_原文資料_
*-*-*
本記事は、2024 年 12 月 6 日に米国の Microsoft Entra Blog で公開された What’s new in Microsoft Entra - November 2024 を意訳したものになります。ご不明点等ございましたらサポート チームまでお問い合わせください。


Microsoft Entra の最新機能と変更のお知らせ

ID セキュリティの状況は、かつてないほどのスピードで変化しています。世界的な出来事や急速に進化する AI によりサイバーセキュリティ環境が変化する中、セキュリティの維持はこれまで以上に重要になっています。サイバー攻撃の規模と影響の増大に対処するために、Microsoft は Secure Future Initiative (SFI) というイニシアティブを開始し、Microsoft のもつ力を最大限に活用して組織と製品全体のサイバーセキュリティを強化する取り組みを進めています。この取り組みは、社内の知見と、お客様、政府、パートナーからの貴重なフィードバックの両方を反映したものであり、セキュリティの未来を形作るために最も価値のある部分に焦点を当てて取り組んでいます。

先月の Microsoft Ignite では、進化する脅威の状況を先取りし、AI 時代における安全なアクセスを確保するため、次のようないくつかの重要な更新情報を発表しました。

  • Microsoft Entra における Security Copilot: パブリック プレビューを拡張し Security Copilot を Microsoft Entra 管理センターに直接埋め込むことで、管理者向けの従来のユーザー体験の中で ID に関する分析情報に簡単にアクセスできるようになりました。
  • Microsoft Entra Private Access の機能強化: クイック アクセス ポリシー、アプリ検出、プライベート ドメイン ネーム システム (DNS)、ネットワーク コネクターなどの新機能を発表しました。
  • Microsoft Entra Internet Access の進歩: CAE (Continuous Access Evaluation) および TLS (Transport Layer Security) インスペクションのサポートが追加されました。
  • Microsoft Entra ID Protection でのリアルタイムのパスワード スプレー攻撃の検出。
  • Microsoft Authenticator for iOS および Android での デバイスに紐づくパスキー のサポート。
  • Microsoft Entra External ID での ネイティブ認証
  • Microsoft Entra における What’s new の機能正常性監視 の新機能。

これらの更新の詳細については、Microsoft コミュニティ ハブのブログ「Ignite: Microsoft Entra の AI と SASE のイノベーション」を参照ください。
*-*-*
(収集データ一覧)
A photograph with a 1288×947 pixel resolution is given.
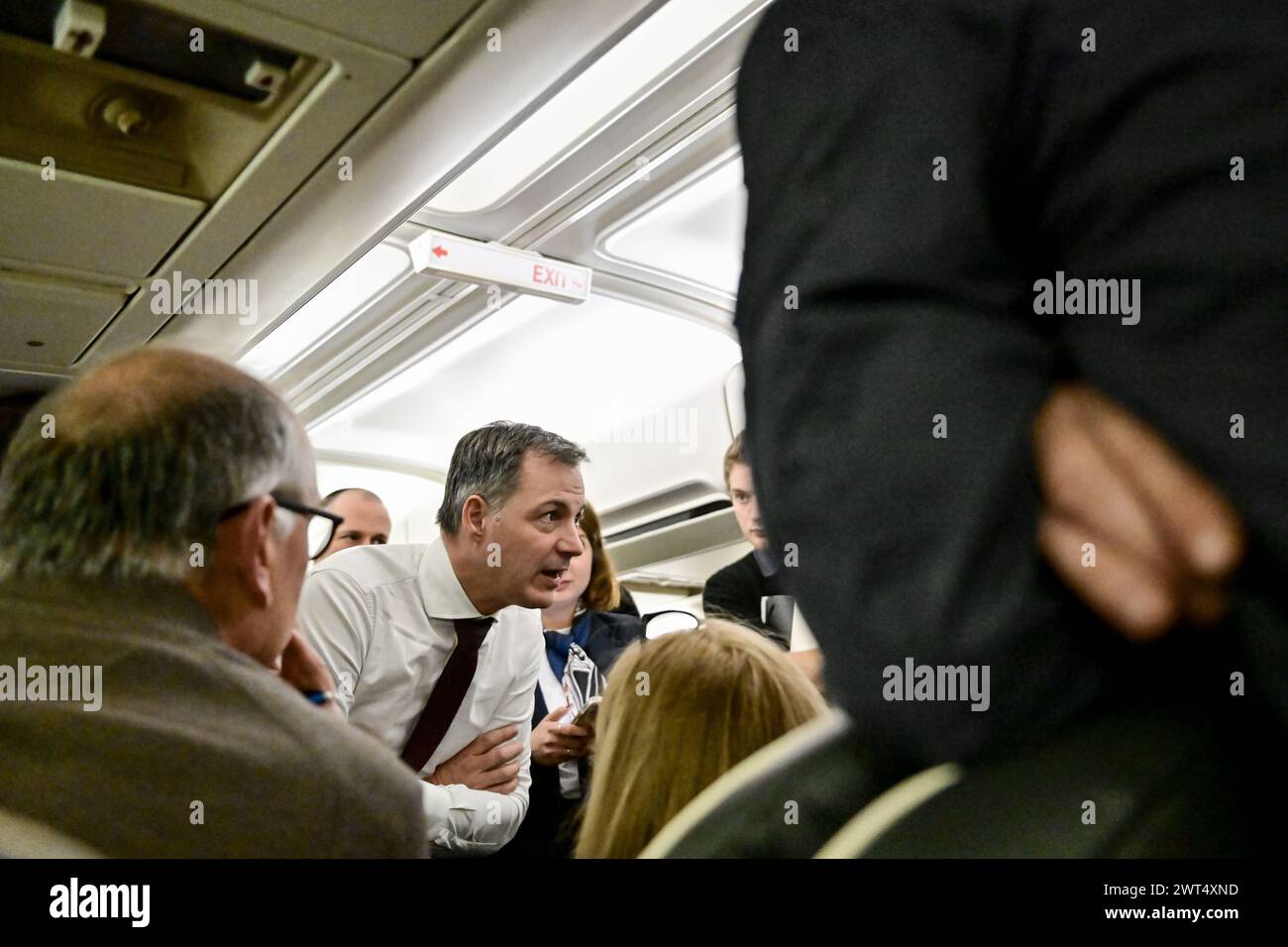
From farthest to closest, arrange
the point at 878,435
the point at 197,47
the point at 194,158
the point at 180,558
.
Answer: the point at 194,158 < the point at 197,47 < the point at 180,558 < the point at 878,435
*-*-*
_取り組む課題_
[a] Microsoft Entra の更新情報に関する原文によると、サイバー攻撃の規模と影響の増大に対処するために Microsoft が開始したイニシアティブの名称は何ですか。
[b] Microsoft Entra の更新情報に関する原文を、最後の文の後から書き継いでください。
一覧の内容は本課題では使用しません。

_課題の解答_
[a] Secure Future Initiative (SFI) です。

[b]
そして本日は、2024 年 10 月から 11 月にかけての Microsoft Entra 全体でのセキュリティ改善とイノベーションについて、製品ごとに整理してお伝えいたします。

詳細については、Microsoft Entra の新機能 の動画で製品更新プログラムの概要をご覧いただくとともに、Microsoft Entra 管理センターの 新機能 ブレードでも詳細な情報をご覧いただけます。

https://youtu.be/NESTW0B1nAQ

Microsoft Entra ID

新機能

変更のお知らせ

セキュリティの改善

セキュリティ既定値群に対する変更

[お客様によっては対応が必要]

Microsoft の Secure Future Initiative に則り、セキュリティ既定値群が有効になっている場合に多要素認証 (MFA) の登録を 14 日間スキップできる選択肢を削除する 予定です。すべてのユーザーは、セキュリティ既定値群が有効になった後、最初のログイン時に MFA を登録する必要があります。この変更は、2024 年 12 月 2 日以降に新しく作成されたテナントに影響し、2025 年 1 月からは既存のテナントにロールアウトされます。

FIDO2 を利用しておりキーの制限を使用していない組織において Authenticator でのパスキーを有効化

[お客様によっては対応が必要]

2025 年 1 月中旬以降、Microsoft Authenticator でのパスキーの GA (一般提供開始) 後、パスキー (FIDO2) の認証方法ポリシーがキー制限なしで有効になっているお客様は、FIDO2 セキュリティ キーに加えて Microsoft Authenticator のパスキーも自動的に有効になります。セキュリティ情報のページでは、ユーザーは認証方法として Microsoft Authenticator にパスキーを追加するという選択肢が表示されるようになります。さらに、条件付きアクセスの認証強度ポリシーでパスキーの認証が適用される場合、パスキーを持たないユーザーは、Microsoft Authenticator にパスキーを登録するように求められます。この変更を有効にしたくないお客様は、パスキー (FIDO2) の認証方法ポリシーでキー制限を有効に変更ください。詳細については、こちら をクリックしてください。

Microsoft が提供する API 用のアクセス トークンが暗号化される

[お客様によっては対応が必要]

2024 年 10 月より、Microsoft はより多くの API で段階的にアクセス トークンを暗号化しています。この変更により、Microsoft が所有する API のアクセス トークンの形式が変更されます。

必要なアクション: クライアント アプリケーションは、アクセス トークンを解読不可能な文字列として扱う必要があり、読み取り、検証、または解析を試みないでください。アクセス トークンを解析して検証する必要があるのは、アクセス トークンの意図された受信者である Web API のみであり、お客様のクライアント アプリケーションではありません。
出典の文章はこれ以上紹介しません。